Мужчина в белом халате, неопределенного возраста, худой и длинный, словно его год не кормили, радушно улыбнулся, пощупал пульс пациентки, присел на стул у кровати.
– Есть жалобы? – спросил он, продолжая осмотр.
– Все нормально, – ответила Диана, – только голова болит.
– Это обычное явление после операции, голубушка. – Доктор улыбнулся так, будто Диана была не его пациенткой, а давней доброй приятельницей.
– Доктор, скажите, кто оплачивает мое лечение?
– В нашей стране медицина бесплатная, – начал он, но Диана его остановила: – Давайте без пафоса! Я знаю, какая она бесплатная, а вот кто мой благодетель – понятия не имею.
– …
– Это Аркадий, мой шеф? – спросила Диана так, на всякий случай, зная, что Аркадий скорее удавится, чем даст лишнюю копейку. К тому же он не знаком с Тимуром и вряд ли стал бы помогать ему.
– Откуда мне, простому смертному, знать имя этого человека? – Доктор пожал плечами. – Руководство дало мне указание – я его выполняю. Мое дело маленькое…

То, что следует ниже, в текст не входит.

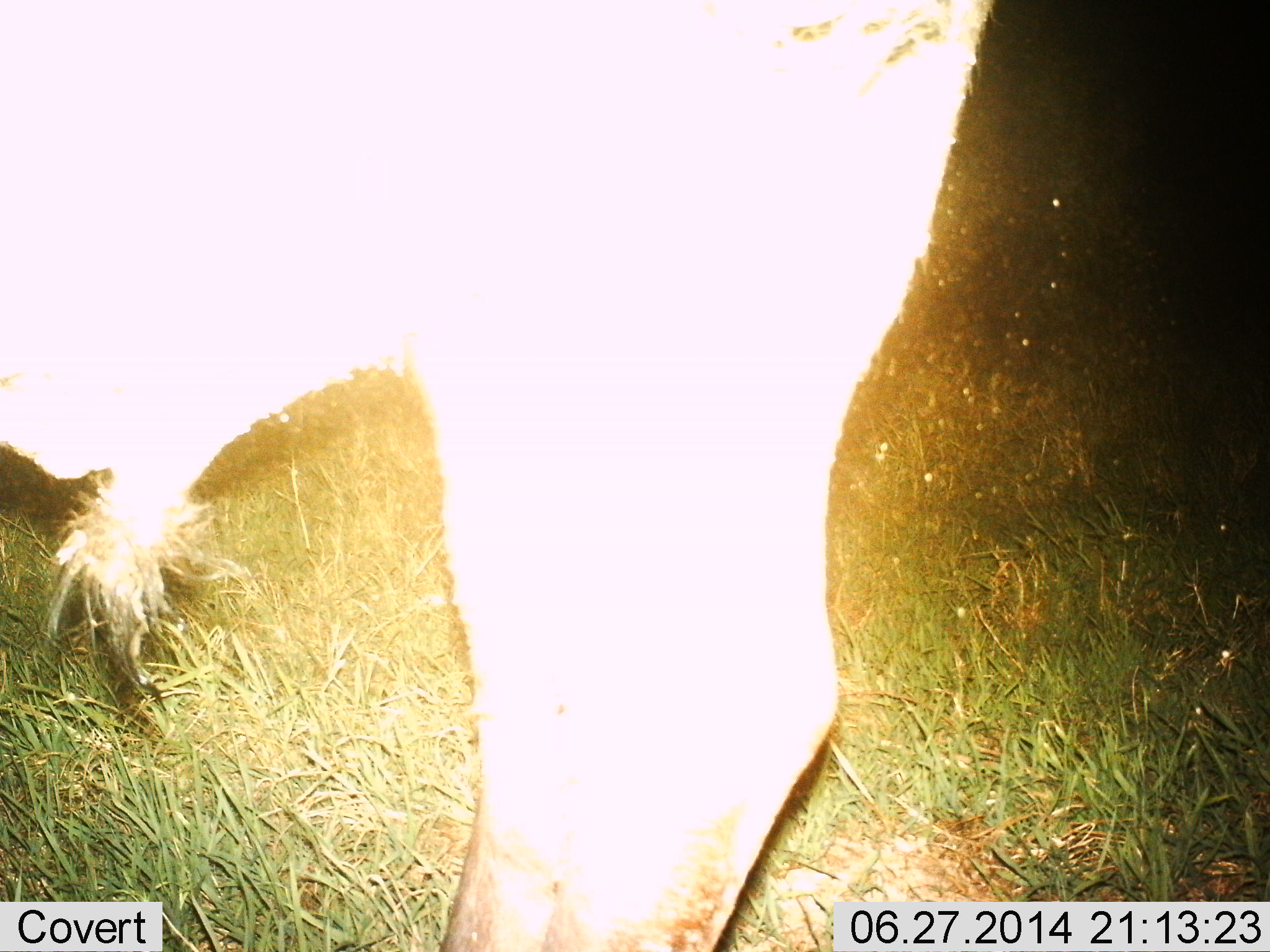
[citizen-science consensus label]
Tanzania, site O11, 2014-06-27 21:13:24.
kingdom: Animalia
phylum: Chordata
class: Mammalia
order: Artiodactyla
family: Bovidae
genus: Connochaetes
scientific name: Connochaetes taurinus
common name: blue wildebeest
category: wildebeest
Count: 1.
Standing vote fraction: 100%.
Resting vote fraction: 0%.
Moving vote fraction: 0%.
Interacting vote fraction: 0%.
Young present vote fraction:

– Тогда я хочу поговорить с вашим руководством! – настойчиво произнесла Диана.
– Голубушка, у вас нет никаких шансов.
– Это почему же? – немного раздраженно поинтересовалась Диана.
– Во-первых, у заведующего полно своих дел, намного более важных, чем встречи с пациентами клиники. Во-вторых, только я могу зайти к нему и взять нужную сумму денег, необходимую для вашего лечения, питания и содержания. В-третьих, моему руководству поступило указание сверху, и заведующий добросовестно его выполняет. И последнее. Имя вашего благодетеля, как вы его назвали, держится в тайне. Да и зачем вам все знать? Разве недостаточно того, что о вас заботятся, а Тимуру сделали операцию? К тому же должна быть вторая, очень дорогая, но деньги за нее уже перечислены. Хотите сказать своему спонсору "спасибо"? А хочет ли он этого? Если бы хотел, то сам пришел бы к вам, а так… Тайна за семью замка`ми.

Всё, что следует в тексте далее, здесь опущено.